The Instructional Guidance from the MTH 65 CCOG follows:
MTH 65 is the second term of a two term sequence in beginning algebra. One major problem experienced by beginning algebra students is difficulty conducting operations with fractions and negative numbers. It would be beneficial to incorporate these topics throughout the course, whenever possible, so that students have ample exposure. Encourage students throughout the course to perform arithmetic operations with fractions and negative numbers without calculators.
Vocabulary is an important part of algebra. Instructors should make a point of using proper vocabulary throughout the course. Some of this vocabulary should include, but not be limited to, inverses, identities, the commutative property, the associative property, the distributive property, equations, expressions and equivalent equations.

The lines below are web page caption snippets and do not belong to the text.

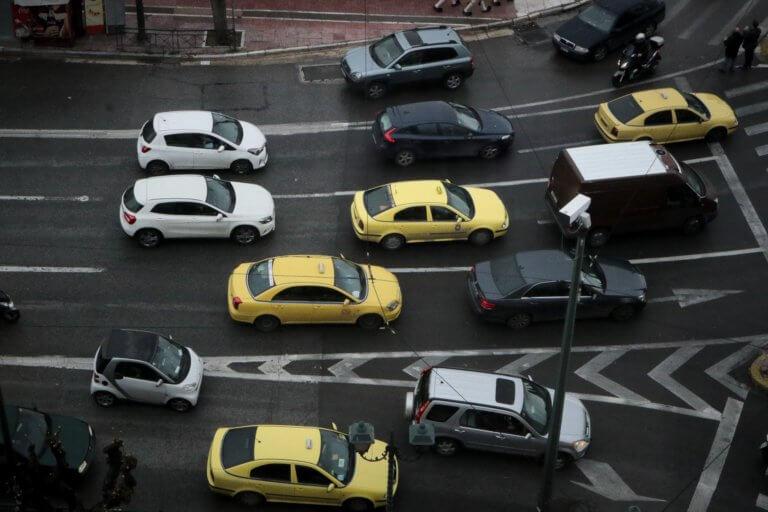 Προσοχή: Χωρίς ταξί η Αθήνα σήμερα Τρίτη 26/02 για τέσσερις ώρες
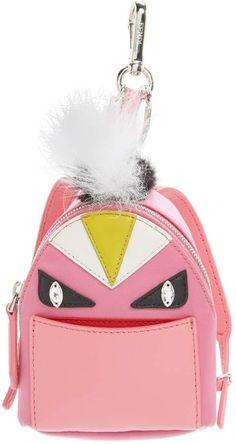e80a3af3ed Fendi  Monster  Genuine Fox   Nutria Fur Trim Backpack Bag Charm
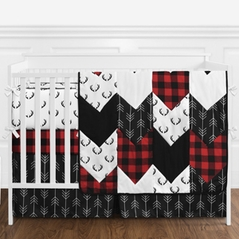 Woodland Buffalo Plaid Baby Boy Nursery Crib Bedding Set with Bumper by Sweet Jojo Designs - 9 pieces - Red and Black Rustic Country Deer Lumberjack Arrow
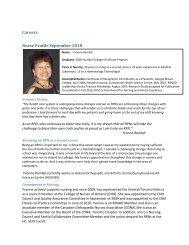 Careers Nurse Profile September 2010 - RPNAO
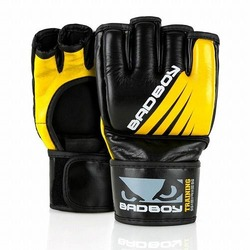 Training Series Impact MMA Gloves  Without Thumb blackyellow1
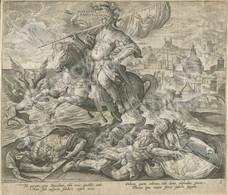 Александр Великий (Alexander Magnus)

The difference between expressions and equations needs to be emphasized throughout the course. A focus must be placed on helping students understand that evaluating an expression, simplifying an expression, and solving an equation are distinct mathematical processes and that each has its own set of rules, procedures, and outcomes.
Equivalence of expressions is always communicated using equal signs. Students need to be taught that when they simplify or evaluate an expression they are not solving an equation despite the presence of equal signs. Instructors should also stress that it is not acceptable to write equal signs between nonequivalent expressions.

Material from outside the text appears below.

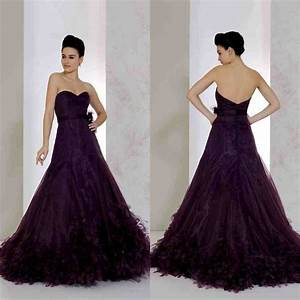 dark purple wedding dress wedding and bridal inspiration With dark purple dresses for weddings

Instructors should demonstrate that both sides of an equation need to be written on each line when solving an equation. An emphasis should be placed on the fact that two equations are not equal to one another but they can be equivalent to one another.
The distinction between an equal sign and an approximately equal sign should be noted and students should be taught when it is appropriate to use one sign or the other.
The manner in which one presents the steps to a problem is very important. We want all of our students to recognize this fact; thus the instructor needs to emphasize the importance of writing mathematics properly and students need to be held accountable to the standard. When presenting their work, all students in a MTH 65 course should consistently show appropriate steps using correct mathematical notation and appropriate forms of organization. All axes on graphs should include scales and labels. A portion of the grade for any free response problem should be based on mathematical syntax.
Exploration of difficult rational exponents should be limited. Basic understanding is essential and a deep understanding takes more than one course to develop. Examples should be limited to one or two variables, keeping things as simple as possible while covering all possibilities. E.g. \(5x^{1/2}\), \(3x^{1/3}\), \(\frac{2x^{1/3}}{x^{1/2}}\), and \(4x^{1/2}x^{1/3}\).
Rationalizing the denominator should be limited to the following types of problems: \(\frac{2}{\sqrt{5}}\), \(\frac{6}{\sqrt{7}-2}\).
Instructors should remind students that the topics discussed in MTH 60 and MTH 65 will be revisited in MTH 95 and beyond, but at a much faster pace while being integrated with new topics.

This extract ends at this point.